Ulia ist Musikwissenschaftlerin und möchte ihrem Mann Gustavo,der Jurist ist,ihre Heimat, das Baskenland zeigen. So starten sie einen Roadtrip mit dem heissgeliebten Auto.Auf dieser Fahrt möchte sie auch ein Geheimnis über ihren Vater loswerden,welches sich nicht als so einfach gestaltet.

Ich hatte anfangs Schwierigkeiten in das Buch reinzufinden, da es von Ulia, an Gustavo gerichtet geschrieben ist und das in der "Du" Form,auch wird immer mal wieder in das Leben der Mutter geschwenkt. Als ich das aber verstanden habe, war es ein Genuss und es hat wahnsinnig Spaß gemacht, die Beiden auf ihrer Reise begleiten zu dürfen.Das in der Geschichte so viele unterschiedliche Themen vorkommen, wie Terrorismus, Liebe, die Beziehung zu der Mutter, die Suche nach den Wurzeln und noch vielem mehr, hat mich nachhaltig beeindruckt.

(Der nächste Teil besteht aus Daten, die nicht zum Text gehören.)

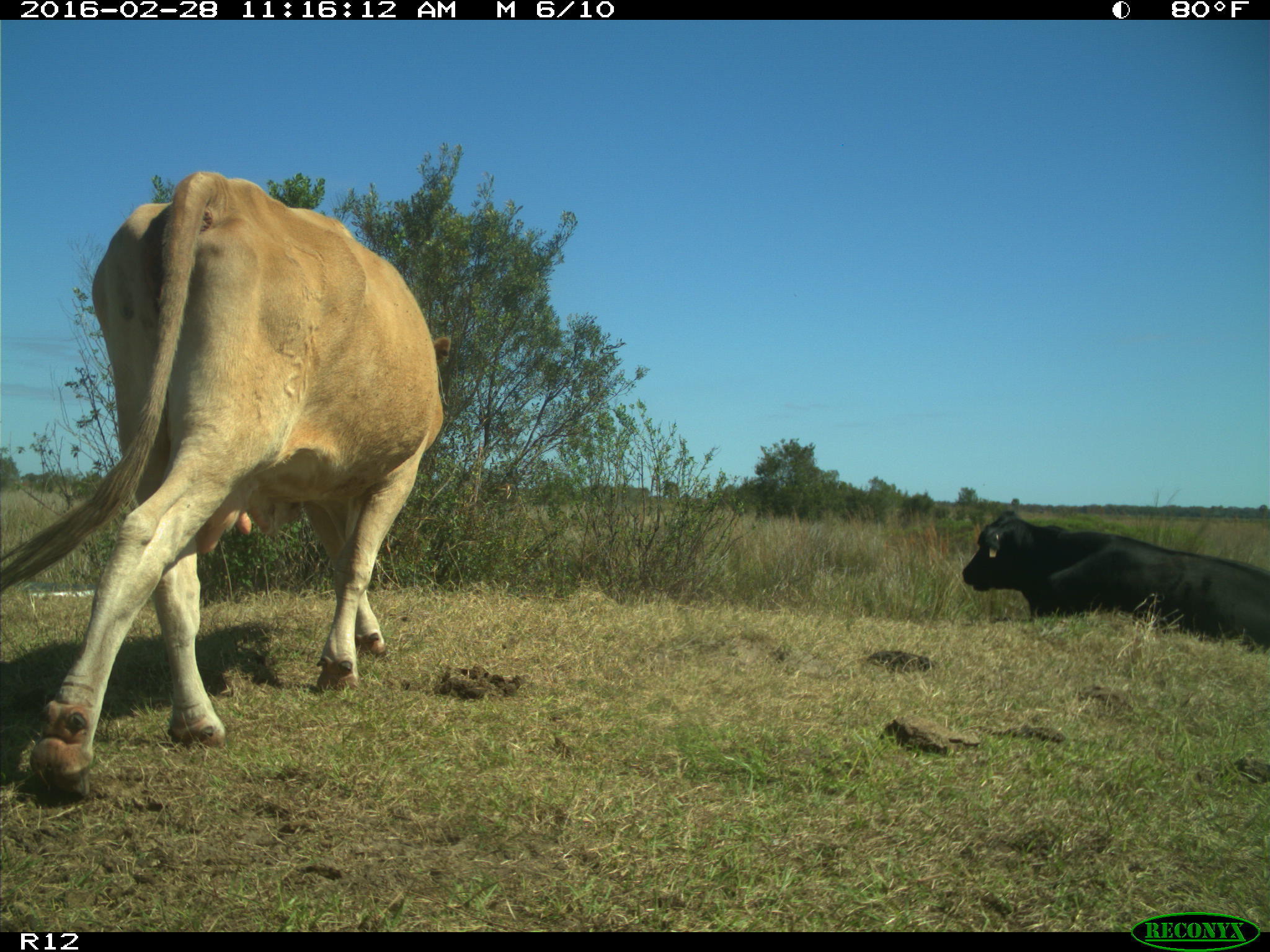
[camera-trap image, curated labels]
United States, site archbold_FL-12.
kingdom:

Man erfährt so einiges über Musik und Künstler, die damaligen Spannungen Spaniens und dem Baskenland,dem Terror der ETA und das alles mitten auf einer Fahrt durch Ulias Heimat.
Das Cover hat auch ein grosses Lob verdient, sehr schön gestaltet, eine Landkarte mit Blumen zu veredeln, tolle Idee.
Den Titel finde ich nicht gut gewählt, weil die Beiden ja doch einiges unternehmen und erleben,daher passt lustlos für mich eher weniger.
Trotzdem kann ich das Buch jedem nur wärmstens empfehlen, auch wenn der Schreibstil ein wenig gewöhnungsbedürftig ist, lohnt sich das dranbleiben.